Task prompt
Omit all pictures. Copy exactly the lines from the line containing "Out of the items listed as" to the end of the listing, with both ends included.

Data extract
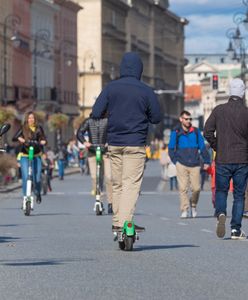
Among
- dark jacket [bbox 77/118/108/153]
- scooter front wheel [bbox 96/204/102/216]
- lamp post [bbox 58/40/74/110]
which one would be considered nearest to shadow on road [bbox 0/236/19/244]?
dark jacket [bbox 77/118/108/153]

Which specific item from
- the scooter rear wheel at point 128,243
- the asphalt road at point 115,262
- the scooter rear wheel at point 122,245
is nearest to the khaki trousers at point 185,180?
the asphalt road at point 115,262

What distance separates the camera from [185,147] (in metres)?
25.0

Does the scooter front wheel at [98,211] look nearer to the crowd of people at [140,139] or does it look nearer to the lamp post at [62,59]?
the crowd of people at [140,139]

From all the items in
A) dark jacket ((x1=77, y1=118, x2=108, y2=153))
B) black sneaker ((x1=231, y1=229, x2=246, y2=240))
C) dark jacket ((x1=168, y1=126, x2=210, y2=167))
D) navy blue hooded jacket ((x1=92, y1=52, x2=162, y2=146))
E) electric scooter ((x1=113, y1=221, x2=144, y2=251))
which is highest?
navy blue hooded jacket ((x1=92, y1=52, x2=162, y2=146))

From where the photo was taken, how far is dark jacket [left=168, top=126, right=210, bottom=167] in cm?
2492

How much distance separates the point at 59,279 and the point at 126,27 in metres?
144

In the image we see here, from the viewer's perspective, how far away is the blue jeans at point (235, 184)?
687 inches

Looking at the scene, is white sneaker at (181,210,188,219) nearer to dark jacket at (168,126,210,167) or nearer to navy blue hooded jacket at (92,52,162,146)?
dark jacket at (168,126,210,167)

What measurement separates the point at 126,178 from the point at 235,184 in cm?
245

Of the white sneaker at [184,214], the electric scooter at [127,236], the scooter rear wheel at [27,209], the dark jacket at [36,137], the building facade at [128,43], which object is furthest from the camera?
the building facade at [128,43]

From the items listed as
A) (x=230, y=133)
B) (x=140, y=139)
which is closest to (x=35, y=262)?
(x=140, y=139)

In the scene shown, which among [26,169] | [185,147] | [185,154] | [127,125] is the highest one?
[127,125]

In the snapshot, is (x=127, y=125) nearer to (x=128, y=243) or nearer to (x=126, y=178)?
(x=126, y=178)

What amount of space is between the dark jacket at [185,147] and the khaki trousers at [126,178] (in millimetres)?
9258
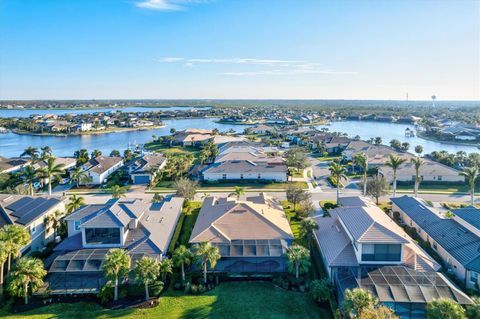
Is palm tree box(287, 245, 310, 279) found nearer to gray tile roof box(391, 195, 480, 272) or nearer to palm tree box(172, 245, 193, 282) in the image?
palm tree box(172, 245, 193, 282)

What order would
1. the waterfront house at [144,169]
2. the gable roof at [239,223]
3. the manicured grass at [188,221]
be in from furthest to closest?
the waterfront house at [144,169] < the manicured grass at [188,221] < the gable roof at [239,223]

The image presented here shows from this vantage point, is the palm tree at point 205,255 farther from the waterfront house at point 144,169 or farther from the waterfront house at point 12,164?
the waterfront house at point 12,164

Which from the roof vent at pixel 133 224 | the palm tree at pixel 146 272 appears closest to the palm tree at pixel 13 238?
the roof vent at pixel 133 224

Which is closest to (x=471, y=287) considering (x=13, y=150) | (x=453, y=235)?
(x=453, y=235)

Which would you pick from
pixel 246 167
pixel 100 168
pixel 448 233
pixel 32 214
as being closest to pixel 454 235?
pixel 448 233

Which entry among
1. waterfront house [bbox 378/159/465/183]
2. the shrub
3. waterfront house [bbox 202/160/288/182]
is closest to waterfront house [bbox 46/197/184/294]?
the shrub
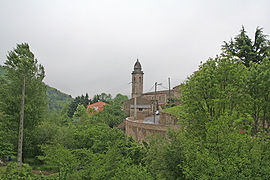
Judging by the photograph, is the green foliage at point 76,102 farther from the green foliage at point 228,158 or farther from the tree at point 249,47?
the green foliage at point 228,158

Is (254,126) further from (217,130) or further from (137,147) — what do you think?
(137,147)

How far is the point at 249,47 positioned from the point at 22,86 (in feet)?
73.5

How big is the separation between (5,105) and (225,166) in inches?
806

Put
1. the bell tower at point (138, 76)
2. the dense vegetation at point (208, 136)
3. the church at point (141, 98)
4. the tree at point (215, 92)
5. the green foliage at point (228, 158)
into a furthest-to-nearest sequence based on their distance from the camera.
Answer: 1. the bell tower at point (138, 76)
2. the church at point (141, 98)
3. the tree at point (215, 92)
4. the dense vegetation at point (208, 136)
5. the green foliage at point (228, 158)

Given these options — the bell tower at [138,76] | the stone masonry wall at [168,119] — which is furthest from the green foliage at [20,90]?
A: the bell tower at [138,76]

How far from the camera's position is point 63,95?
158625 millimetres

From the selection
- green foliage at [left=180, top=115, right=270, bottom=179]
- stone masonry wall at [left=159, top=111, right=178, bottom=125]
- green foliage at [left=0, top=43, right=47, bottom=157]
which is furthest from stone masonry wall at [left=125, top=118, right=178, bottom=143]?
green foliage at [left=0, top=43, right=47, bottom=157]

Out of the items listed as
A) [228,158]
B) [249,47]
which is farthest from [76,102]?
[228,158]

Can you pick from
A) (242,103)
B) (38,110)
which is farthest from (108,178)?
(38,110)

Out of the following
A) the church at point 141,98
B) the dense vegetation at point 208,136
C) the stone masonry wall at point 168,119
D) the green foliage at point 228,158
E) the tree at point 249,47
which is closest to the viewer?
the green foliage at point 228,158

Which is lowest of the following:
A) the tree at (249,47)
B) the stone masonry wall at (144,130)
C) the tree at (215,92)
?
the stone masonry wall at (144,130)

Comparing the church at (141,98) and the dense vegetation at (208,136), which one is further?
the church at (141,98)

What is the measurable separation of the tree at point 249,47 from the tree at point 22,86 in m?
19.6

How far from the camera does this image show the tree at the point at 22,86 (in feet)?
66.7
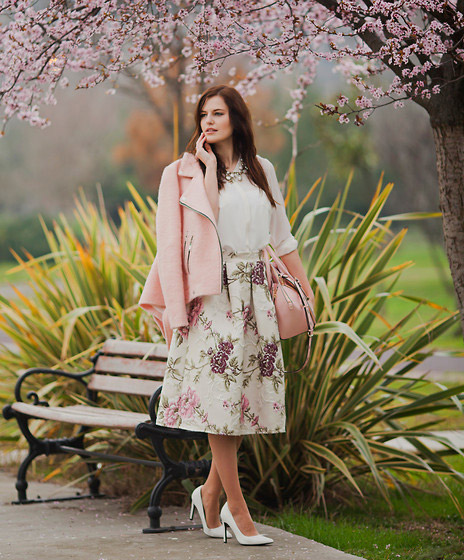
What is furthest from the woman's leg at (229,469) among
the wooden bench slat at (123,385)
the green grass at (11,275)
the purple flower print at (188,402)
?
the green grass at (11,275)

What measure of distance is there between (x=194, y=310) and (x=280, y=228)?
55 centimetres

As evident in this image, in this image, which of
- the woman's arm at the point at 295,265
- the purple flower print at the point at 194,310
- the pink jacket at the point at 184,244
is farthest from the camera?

Written solution
Out of the items listed as
A) [228,158]
B) [249,47]
which is farthest from [76,102]?
[228,158]

Can you pick from
A) (242,103)
B) (38,110)
which is farthest from (108,178)?
(38,110)

Out of the following
A) the church at point 141,98
B) the dense vegetation at point 208,136
C) the stone masonry wall at point 168,119
D) the green foliage at point 228,158
E) the tree at point 249,47
which is closest to the viewer?
the green foliage at point 228,158

Which is lowest of the following:
A) the tree at (249,47)
B) the stone masonry wall at (144,130)
C) the tree at (215,92)
?
the stone masonry wall at (144,130)

Comparing the church at (141,98) and the dense vegetation at (208,136), which one is further?
the church at (141,98)

What is the measurable separation of the tree at point 249,47 from the tree at point 22,86 in m?
19.6

How far from the camera does this image show the tree at the point at 22,86 (in feet)?
66.7
What is furthest from the woman's leg at (229,469) among
the wooden bench slat at (123,385)
the green grass at (11,275)
the purple flower print at (188,402)
?
the green grass at (11,275)

What measure of distance is there between (x=194, y=310) and (x=280, y=228)?
55 centimetres

As evident in this image, in this image, which of
- the woman's arm at the point at 295,265
- the purple flower print at the point at 194,310
- the pink jacket at the point at 184,244
is farthest from the camera?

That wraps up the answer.